Strong attendance at the latest vigil

November 2025

Despite the cold, around 35 attended the latest vigil and the level of attention was quite high. Most attention is focused on Ukraine and the situation there looks dire. With mass desertions from the army, the West and the US failing to provide adequate arms and intelligence, and a quite massive corruption scandal reaching almost to the top, Ukraine looks soon to be doomed. How long Zelensky can remain is moot. Here is a video of the vigil.
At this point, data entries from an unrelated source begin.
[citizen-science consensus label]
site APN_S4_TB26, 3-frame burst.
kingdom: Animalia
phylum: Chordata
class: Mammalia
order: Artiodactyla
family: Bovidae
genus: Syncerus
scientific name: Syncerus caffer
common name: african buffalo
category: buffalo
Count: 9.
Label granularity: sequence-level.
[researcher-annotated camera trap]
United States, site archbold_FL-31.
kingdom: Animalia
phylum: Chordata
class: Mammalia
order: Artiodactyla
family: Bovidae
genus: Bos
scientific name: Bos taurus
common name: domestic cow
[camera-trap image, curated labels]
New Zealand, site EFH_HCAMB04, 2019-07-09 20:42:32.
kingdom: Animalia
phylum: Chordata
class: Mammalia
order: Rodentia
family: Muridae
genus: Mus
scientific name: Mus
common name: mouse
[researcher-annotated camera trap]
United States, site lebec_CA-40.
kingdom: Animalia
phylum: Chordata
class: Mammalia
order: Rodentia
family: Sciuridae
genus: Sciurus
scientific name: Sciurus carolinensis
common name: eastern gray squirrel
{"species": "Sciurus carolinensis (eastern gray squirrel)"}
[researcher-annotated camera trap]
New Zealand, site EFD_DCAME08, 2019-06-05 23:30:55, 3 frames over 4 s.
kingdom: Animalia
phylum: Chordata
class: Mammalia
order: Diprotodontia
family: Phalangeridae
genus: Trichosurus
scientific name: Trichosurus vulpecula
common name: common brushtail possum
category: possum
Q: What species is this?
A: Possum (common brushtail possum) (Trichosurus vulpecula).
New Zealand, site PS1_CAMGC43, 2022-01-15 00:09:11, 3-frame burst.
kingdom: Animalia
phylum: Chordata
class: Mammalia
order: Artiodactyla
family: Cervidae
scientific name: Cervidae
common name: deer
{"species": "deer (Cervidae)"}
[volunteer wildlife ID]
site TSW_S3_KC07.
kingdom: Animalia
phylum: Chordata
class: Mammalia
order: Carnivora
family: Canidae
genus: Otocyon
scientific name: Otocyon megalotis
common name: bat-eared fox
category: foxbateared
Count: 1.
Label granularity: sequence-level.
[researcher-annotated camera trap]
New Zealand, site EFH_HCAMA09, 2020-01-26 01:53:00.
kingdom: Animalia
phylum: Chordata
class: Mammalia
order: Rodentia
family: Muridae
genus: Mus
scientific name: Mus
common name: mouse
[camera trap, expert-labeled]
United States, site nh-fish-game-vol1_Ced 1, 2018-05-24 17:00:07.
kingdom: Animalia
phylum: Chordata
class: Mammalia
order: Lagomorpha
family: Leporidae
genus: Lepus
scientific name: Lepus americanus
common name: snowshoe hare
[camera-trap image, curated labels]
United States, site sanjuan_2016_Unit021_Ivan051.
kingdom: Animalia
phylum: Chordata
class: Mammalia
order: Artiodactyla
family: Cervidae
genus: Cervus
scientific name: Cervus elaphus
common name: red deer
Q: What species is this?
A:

Both Gaza and Ukraine seem to symbolise the death of the post war new world order. These tragic events were not supposed to happen. But Russia has gratuitously attacked a sovereign nation and the combination of support from China and India is able to gradually destroy Ukraine, piece by piece.

Europe is divided and ineffective. As ever it is the ordinary people who suffer deprivation and death. The creation of the United Nations and the agreeing of the Universal Declaration of Human Rights in 1948 was supposed to usher in a world where the atrocities of WWII were never to be repeated. As we reported in our previous post, a supposed civilised nation which boasts western values, is engaged in barbaric torture and mistreatment of the Palestinian people including women and children. Another country – a member of the Security Council no less – attacks another nation, uses torture and abducts children. There is a new world order, just not the one intended in 1942.